Urfa denilince kebap, Mardin denilince taş evler, Giresun denilince fındık, Rize denilince çay, Antalya denilince deniz akla gelir. Bunları çoğaltabiliriz. Peki Sakarya denilince aklımıza ne geliyor?

Sakarya yüz bin üniversite öğrencisi ile bir üniversite şehri. Fındık üretiminde Türkiye’nin ikinci, mısır üretimiyle Türkiye’nin beşinci, tavuk üretimi ile Türkiye’nin 4’üncü vilayeti.

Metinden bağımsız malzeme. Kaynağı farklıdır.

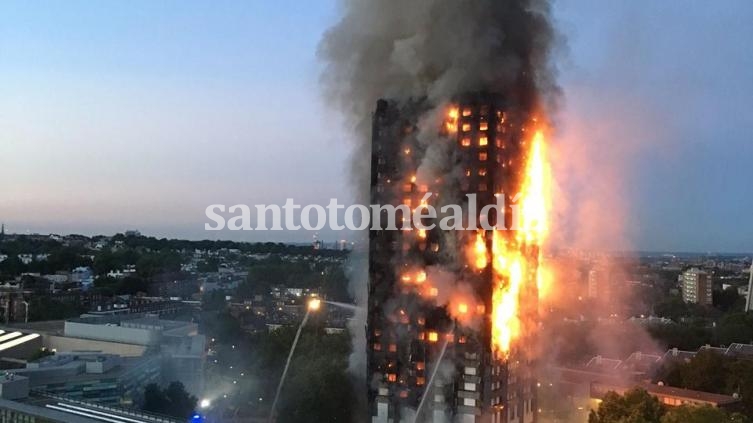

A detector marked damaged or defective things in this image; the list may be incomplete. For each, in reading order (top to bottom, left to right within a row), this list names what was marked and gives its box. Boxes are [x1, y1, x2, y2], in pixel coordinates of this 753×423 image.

charred tower facade [366, 93, 536, 423]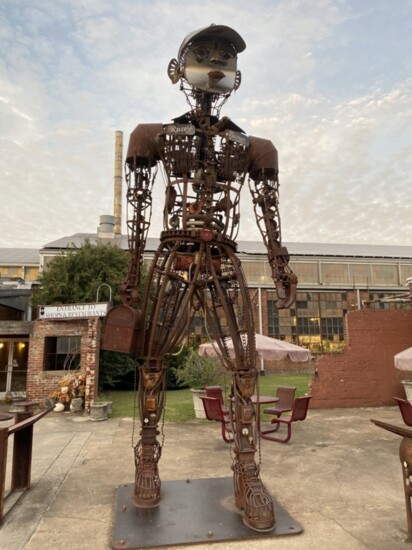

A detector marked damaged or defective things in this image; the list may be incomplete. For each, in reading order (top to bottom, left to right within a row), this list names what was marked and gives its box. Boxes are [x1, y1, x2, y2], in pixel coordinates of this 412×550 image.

rusty metal [102, 24, 296, 536]
rusty metal [372, 422, 412, 544]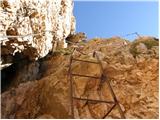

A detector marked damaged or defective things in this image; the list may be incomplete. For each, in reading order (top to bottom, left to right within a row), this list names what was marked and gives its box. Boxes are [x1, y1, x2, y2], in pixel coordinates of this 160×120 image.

rusted metal bracket [67, 49, 125, 119]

Peki bir tarım kenti mi, Gelişen OSB’leri ile bir sanayi kenti mi, limanı İstanbul’un Anadolu’ya açılan kapısı olması sebebiyle bir lojistik merkezi mi?

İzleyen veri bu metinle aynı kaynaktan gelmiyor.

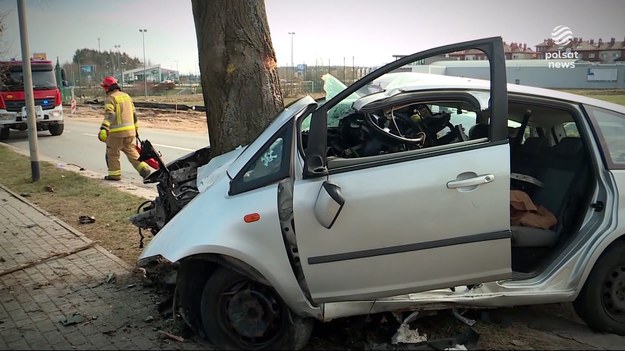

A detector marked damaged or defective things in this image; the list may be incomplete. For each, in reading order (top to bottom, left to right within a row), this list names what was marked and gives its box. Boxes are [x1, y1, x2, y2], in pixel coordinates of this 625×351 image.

wrecked silver car [129, 37, 624, 350]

Hendek, Pamukova, Taraklı’daki yaylaları

Taraklı, Akyazı’daki termal kaynakları

Kocaali, Karasu plajı ve longozuyla tatil ve dinlenme merkezi

Poyrazlar, Sapanca gölü ile su sporları ve piknik alanı

Sapanca, Kırkpınar, Kurtköy ile trekking parkuru

Kocaali, Maden deresi ve şelalesi ile bir doğa harikası

Taraklı tarihi evleri ve el sanatları ile bir Osmanlı kasabası ile

Allah tarafında bu bölgeye ve bu bölgede yaşayanlara torpil geçilmiş. Peki bir bu güzelliklerden ve nimetlerden ne kadar istifade ediyoruz? Kaçımız bu yerleri gezdik ve gördük? Bu yerlerin kaçında sosyal tesis ve konaklama imkanları var? Bu yerlerden çevre illerin ve Türkiye’nin haber var mı? Bu imkanları harekete geçirsek, hem şehir hem bölge insanları sunacakları hizmetle hem kendileri para kazanır hem şehir ekonomisi hareketlenir.

Şehri yönetenlere sesleniyorum. Gelin 2019 yılını Sakarya’da turizm yılı ilan edelim. Yazdıklarımın dışında benim de bilmediğim bu güzellikleri tanıtalım. Valilik, belediyeler, sivil toplum kuruluşları ve basın bu yerlerin tanıtımında, yollarının tanıtımında, sosyal tesislerinin yapımında görev alsınlar. Basın, bu yerlere ve bu yerlerde yapılan faaliyetlere daha çok yer versin. Türkiye’deki turizm şirket yetkililerini buralara davet edelim. Önce yerli turizmi daha sonra yabancı turizmi geliştirelim. Yerel ürünlerin üretimine destek olalım.

Sizce Sakarya’ya gelen bir misafir evine dönerken götüreceği, Sakarya’yı hatırlatan bir ürünümüz var mı? Üstelik, balkan mutfağı ile, Kafkas mutfağı ile, Karadeniz mutfağı ile, manav mutfağı ile çok zengin bir portföyümüz varken.

Ülkemiz ekonomik bir krizden geçiyor. Her şeyi devletten beklemek yerine, bu elimizdeki potansiyeli harekete geçirerek refahımızı arttırabiliriz.